Semua siswa dan siswi di sini juga tahu akan apa yang dimaksud dengan ruang hukuman. Ruang hukuman adalah tempat yang digunakan khusus untuk para peserta didik dan anggota pasukan Black Militer laninnya apabila melanggar alias membangkang setiap peraturan dari akademi.
Di ruang hukuman terbagi dalam beberapa tingkat berdasangkar tingkat pelanggaran mereka.

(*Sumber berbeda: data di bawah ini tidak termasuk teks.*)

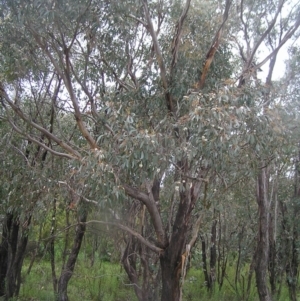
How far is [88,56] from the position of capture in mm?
9086

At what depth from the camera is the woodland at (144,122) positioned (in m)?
6.57

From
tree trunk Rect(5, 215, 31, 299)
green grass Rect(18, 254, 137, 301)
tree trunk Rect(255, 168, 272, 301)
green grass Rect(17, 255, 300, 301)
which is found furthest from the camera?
green grass Rect(17, 255, 300, 301)

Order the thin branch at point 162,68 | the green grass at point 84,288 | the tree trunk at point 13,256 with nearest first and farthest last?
1. the thin branch at point 162,68
2. the tree trunk at point 13,256
3. the green grass at point 84,288

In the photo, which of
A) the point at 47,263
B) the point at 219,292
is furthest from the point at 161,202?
the point at 47,263

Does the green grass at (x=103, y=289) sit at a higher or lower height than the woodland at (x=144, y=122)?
lower

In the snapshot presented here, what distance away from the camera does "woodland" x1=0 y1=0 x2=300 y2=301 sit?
259 inches

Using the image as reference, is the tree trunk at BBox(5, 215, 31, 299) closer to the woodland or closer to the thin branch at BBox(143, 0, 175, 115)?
the woodland

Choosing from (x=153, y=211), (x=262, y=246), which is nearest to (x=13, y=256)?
(x=153, y=211)

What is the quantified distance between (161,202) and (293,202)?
4.96m

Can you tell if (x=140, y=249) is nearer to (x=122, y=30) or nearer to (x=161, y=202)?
(x=161, y=202)

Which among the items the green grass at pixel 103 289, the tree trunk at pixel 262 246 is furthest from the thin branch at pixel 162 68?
the green grass at pixel 103 289

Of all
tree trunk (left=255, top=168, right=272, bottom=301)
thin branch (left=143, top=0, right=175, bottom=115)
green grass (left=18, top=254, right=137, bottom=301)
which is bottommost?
green grass (left=18, top=254, right=137, bottom=301)

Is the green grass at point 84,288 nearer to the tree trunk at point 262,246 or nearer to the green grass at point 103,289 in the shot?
the green grass at point 103,289

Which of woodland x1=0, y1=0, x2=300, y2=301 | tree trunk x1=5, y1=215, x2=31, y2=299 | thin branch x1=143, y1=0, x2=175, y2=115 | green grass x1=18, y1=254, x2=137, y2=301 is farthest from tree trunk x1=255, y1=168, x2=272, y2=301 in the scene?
tree trunk x1=5, y1=215, x2=31, y2=299
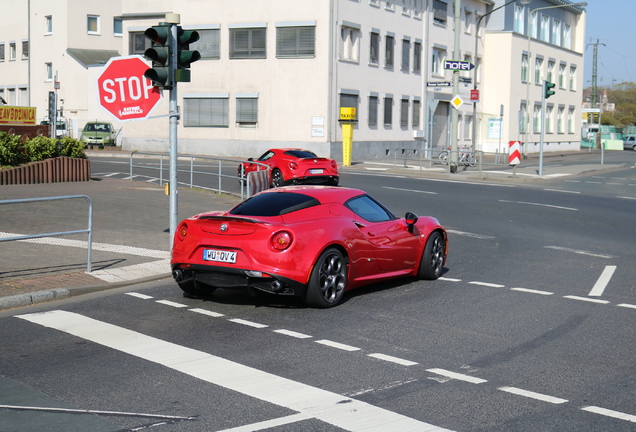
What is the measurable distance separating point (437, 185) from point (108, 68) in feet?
61.6

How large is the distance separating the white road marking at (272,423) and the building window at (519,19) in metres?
66.7

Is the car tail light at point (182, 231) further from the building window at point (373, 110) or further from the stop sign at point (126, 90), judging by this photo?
the building window at point (373, 110)

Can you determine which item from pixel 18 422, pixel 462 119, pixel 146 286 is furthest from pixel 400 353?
pixel 462 119

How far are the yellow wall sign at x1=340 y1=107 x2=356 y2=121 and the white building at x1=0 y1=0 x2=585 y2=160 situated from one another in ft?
5.43

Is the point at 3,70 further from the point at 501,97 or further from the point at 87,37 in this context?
the point at 501,97

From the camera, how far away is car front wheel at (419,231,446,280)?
11.4 meters

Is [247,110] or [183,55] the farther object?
[247,110]

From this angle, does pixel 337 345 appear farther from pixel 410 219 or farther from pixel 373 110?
pixel 373 110

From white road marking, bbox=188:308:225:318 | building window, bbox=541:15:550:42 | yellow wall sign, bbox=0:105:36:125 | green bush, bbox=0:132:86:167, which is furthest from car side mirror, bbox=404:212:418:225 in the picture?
building window, bbox=541:15:550:42

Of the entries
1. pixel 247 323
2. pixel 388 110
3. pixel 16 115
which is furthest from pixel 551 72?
pixel 247 323

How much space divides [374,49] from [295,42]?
18.9 ft

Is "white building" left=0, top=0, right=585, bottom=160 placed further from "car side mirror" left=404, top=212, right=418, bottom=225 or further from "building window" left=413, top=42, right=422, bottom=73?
"car side mirror" left=404, top=212, right=418, bottom=225

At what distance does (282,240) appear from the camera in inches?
358

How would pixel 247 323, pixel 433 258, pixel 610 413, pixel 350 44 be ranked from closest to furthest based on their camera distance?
pixel 610 413, pixel 247 323, pixel 433 258, pixel 350 44
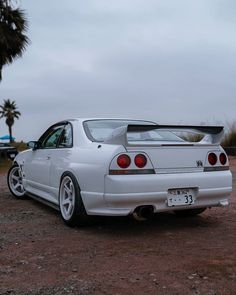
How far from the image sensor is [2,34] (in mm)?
19578

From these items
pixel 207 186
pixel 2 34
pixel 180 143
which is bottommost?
pixel 207 186

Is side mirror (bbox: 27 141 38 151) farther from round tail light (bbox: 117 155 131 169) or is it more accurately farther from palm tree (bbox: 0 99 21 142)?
palm tree (bbox: 0 99 21 142)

Sebuah ruangan di pelosok akademi yang menjadi momok menakutkan bagi para peserta didik.
Tempat yang merupakan ruang penyiksaan. Tak hanya fisik, tetapi juga mental.
Jika pelanggaran yang dilakukan peserta didik tergolong biasa, mereka hanya akan mendapat hukuman kurungan. Namun jika itu pelanggaran kelas berat yang artinya juga dilakukan tak hanya sekali dua kali namun berkali - kali, maka sanksi yang ada bisa dimasukkan ke dalam ruang hukuman level empat.
Dan konon di ruangan itu terdapat para Daemon.
Memasuki tempat itu hanya ada dua kemungkinan yang terjadi. Selamat ataupun mati.
Untuk para murid yang baru menerima pendidikan tentu saja itu bukan hal yang mudah diatasi. Apalagi jika harus berhadapan dengan Daemon. Yang lebih mengerikan jika terdapat jenis Daemon tingkat tinggi.
"Kalian tentunya tak mau itu terjadi kan?" Miss Xena menyipit, dia menatap lurus semua siswa yang ada di depannya, "Oleh karena itu jangan coba - coba melanggar aturan. Mengerti!"
"Siap Miss." Semua anak sontak berdiri kemudian memasang gestur siap ala militer. Setelahnya mereka kembali duduk di kursi masing - masing memulai pelajaran.
"Kau, Grey! Ketua kelas di sini yang bertanggung jawab mengatur anggotamu." Miss Xena menyodorkan beberapa lembar surat, "Berikan surat
ini kepada tiga nama yang tadi ku sebutkan!"
"Siap Miss." Grey berdiri. Lelaki itu kemudian melangkah menuju Miss Xena dan mengambil tiga buah surat di tangannya.
Surat peringatan.
Grey tertegun sejenak. Keningnya mengernyit.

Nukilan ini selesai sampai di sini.